# SELECTED EXCERPT:
--- Begin ---

I am reading the book Liu's Algebraic Geometry and arithmetic curves and some question arises.
Let $S$ be a Dedekind scheme. We call an integral, projective, flat $S$-scheme $\pi : X \to S$ of dimension $2$ a fibered surface over $S$. We will say that $X$ is normal fibered surface if $X$ is normal.
Let $D$ be an irreducible Weil divisor ( Definition 7.2.4 ) ; i.e., a cycle of codimension $1$ on $X$. We say that $D$ is horizontal if $\dim S=1$ and if $\pi|_{D} :D \to S$ is surjective (hence finite). If $\pi(D)$ is reduced to a point, we say that $D$ is vertical. More generally, an arbitrary Weil divisor will be called horizontal ( resp. vertical ) if its components are horizontal ( resp. vertical).
Q.1 My question is, if $D$ is irreduiclbe vertical divisor on a (normal) fibered surface $\pi : X \to S$ over a Dedekind scheme of dimension $1$, then $\dim D =1$?
This question has origination and I will upload that after considerting it more. I think that this question seems easy but I can't make rigorous proof until now. Is there a counter example? An issue that makes me stuck is, for closed subset $Z$ of $X$, the inequality $ \operatorname{codim}(Z,X) + \dim Z \le \dim X$ ( Liu's book p.69 ) is not always equality.
Q.2. Perhaps, if we add next condition, then $\dim D =1$ is true?
: there are fibered surface $Y \to S$ and a birational projective morphism $f:X\to Y$ such that $f(D)$ is a point.
I know that for an irreducible scheme $X$ of finite type over a field $k$ and a closed subset $Y$ of $X$, $\dim Y + \operatorname{codim}_XY =\dim X$ ( Gotz's Algebraic Geometry book, Proposition 5.30 ).
Can anyone help?

--- End ---

# DATA ROWS:
--- Begin ---

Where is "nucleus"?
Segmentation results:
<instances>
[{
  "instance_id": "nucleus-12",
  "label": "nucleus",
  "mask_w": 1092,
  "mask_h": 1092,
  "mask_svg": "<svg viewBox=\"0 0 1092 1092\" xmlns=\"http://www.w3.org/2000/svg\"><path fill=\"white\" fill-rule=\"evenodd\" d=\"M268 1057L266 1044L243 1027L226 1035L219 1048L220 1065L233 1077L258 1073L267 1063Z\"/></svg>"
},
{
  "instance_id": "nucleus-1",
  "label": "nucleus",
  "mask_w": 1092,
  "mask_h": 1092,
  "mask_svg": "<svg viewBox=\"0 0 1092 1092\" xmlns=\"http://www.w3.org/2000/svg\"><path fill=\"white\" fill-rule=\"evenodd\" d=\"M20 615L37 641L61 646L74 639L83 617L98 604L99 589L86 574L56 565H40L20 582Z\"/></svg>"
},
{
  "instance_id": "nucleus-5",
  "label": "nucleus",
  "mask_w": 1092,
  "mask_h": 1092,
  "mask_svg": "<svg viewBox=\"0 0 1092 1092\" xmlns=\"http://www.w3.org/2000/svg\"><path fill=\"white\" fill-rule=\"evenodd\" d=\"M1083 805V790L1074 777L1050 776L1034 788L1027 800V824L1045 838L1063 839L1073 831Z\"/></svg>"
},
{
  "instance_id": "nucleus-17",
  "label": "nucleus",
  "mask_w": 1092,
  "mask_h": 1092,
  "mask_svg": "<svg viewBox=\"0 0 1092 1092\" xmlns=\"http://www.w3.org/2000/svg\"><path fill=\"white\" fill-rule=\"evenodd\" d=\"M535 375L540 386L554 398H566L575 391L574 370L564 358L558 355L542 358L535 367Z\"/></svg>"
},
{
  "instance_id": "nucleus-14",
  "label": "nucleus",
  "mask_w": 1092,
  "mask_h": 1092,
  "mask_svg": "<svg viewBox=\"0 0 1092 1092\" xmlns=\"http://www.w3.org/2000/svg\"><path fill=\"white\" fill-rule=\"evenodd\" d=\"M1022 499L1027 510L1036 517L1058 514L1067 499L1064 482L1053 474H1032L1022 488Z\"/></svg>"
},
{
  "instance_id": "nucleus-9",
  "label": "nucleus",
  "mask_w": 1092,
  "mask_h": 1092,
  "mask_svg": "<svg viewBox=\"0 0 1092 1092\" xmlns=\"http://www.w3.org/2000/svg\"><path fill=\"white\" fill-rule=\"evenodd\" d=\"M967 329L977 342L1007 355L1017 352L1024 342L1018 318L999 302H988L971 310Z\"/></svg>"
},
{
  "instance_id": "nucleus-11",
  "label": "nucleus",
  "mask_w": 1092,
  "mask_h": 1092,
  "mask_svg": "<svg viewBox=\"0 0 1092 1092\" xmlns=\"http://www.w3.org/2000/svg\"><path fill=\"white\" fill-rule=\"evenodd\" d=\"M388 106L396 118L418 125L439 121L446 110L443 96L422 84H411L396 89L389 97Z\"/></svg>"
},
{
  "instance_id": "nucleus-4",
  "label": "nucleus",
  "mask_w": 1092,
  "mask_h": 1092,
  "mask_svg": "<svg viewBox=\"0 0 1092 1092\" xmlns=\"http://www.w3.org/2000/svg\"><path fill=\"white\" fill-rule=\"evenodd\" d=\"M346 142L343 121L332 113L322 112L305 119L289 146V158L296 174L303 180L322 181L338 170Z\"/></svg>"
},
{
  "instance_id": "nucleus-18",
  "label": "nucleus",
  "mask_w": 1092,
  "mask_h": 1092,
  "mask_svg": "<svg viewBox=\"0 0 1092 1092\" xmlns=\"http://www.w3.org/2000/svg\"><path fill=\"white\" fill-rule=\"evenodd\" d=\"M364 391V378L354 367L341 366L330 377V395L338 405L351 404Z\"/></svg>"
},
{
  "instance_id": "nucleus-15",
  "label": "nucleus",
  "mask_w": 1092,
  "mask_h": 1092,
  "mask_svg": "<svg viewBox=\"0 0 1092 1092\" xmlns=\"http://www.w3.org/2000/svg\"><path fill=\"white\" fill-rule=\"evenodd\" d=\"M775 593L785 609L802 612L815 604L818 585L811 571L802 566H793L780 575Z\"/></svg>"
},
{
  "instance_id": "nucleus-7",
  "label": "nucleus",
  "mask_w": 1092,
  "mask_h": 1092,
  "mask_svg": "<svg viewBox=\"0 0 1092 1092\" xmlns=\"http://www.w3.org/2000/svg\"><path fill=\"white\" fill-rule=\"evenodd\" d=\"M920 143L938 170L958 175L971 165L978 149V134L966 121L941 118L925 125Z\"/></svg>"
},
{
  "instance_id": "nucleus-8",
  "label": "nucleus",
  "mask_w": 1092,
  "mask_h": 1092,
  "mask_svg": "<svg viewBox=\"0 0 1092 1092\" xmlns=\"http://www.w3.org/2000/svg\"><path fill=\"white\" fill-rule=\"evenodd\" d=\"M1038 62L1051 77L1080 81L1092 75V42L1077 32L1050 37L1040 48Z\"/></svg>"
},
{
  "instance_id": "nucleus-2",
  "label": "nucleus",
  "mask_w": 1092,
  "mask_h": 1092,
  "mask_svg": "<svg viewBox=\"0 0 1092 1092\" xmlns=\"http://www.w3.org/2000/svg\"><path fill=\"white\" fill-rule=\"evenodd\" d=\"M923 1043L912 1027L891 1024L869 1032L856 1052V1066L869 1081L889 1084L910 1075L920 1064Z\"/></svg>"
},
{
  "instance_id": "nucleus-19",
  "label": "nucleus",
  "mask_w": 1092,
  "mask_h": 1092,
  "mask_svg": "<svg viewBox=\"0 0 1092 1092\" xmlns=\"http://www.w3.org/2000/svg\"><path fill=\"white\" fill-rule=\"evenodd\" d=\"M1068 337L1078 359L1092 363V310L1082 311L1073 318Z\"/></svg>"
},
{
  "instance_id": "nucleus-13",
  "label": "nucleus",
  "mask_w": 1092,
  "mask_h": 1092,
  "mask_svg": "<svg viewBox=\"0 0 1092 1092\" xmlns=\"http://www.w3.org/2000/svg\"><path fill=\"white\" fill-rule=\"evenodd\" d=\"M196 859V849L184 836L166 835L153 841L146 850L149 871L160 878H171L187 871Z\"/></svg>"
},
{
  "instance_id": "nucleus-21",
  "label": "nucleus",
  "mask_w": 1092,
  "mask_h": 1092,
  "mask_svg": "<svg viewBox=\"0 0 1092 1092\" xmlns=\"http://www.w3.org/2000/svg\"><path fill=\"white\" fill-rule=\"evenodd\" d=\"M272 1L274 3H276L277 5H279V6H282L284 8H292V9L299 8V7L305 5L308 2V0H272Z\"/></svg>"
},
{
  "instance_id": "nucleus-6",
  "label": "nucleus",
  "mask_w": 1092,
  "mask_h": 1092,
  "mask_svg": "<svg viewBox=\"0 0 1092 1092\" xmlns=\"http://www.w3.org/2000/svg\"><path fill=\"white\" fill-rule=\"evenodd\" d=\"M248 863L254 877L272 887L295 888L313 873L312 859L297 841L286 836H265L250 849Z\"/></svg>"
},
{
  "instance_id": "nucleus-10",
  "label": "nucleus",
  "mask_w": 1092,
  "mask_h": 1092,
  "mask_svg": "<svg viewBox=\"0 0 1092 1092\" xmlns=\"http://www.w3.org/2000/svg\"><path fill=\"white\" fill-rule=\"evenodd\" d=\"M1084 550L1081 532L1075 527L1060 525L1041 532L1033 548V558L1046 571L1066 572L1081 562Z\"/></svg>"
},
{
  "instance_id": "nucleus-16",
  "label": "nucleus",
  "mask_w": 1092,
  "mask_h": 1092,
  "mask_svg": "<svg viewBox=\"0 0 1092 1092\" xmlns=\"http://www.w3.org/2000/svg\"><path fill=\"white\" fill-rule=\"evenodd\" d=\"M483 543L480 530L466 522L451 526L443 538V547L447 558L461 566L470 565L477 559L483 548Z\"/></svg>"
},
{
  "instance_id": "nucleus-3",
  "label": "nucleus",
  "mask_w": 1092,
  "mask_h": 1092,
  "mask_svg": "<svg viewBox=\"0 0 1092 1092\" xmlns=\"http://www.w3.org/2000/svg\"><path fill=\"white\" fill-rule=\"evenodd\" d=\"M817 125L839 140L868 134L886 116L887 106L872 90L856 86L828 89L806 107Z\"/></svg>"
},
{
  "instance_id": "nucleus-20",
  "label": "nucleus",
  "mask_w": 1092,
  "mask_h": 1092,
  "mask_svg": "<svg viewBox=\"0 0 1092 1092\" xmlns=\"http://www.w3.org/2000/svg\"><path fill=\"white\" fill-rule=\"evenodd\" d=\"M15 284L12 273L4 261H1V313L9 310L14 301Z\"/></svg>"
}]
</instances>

--- End ---

# YOUR TASKS:
1 > In the fibered-surface question, what must hold for an irreducible Weil divisor $D$ to be called horizontal?
2 > Output the fibered-surface question starting at "This question has" and ending at "is a point.".

# ANSWERS BELOW:
1 > $\dim S = 1$, and $\pi|_{D} : D \to S$ must be surjective.

2 >
This question has origination and I will upload that after considerting it more. I think that this question seems easy but I can't make rigorous proof until now. Is there a counter example? An issue that makes me stuck is, for closed subset $Z$ of $X$, the inequality $ \operatorname{codim}(Z,X) + \dim Z \le \dim X$ ( Liu's book p.69 ) is not always equality.
Q.2. Perhaps, if we add next condition, then $\dim D =1$ is true?
: there are fibered surface $Y \to S$ and a birational projective morphism $f:X\to Y$ such that $f(D)$ is a point.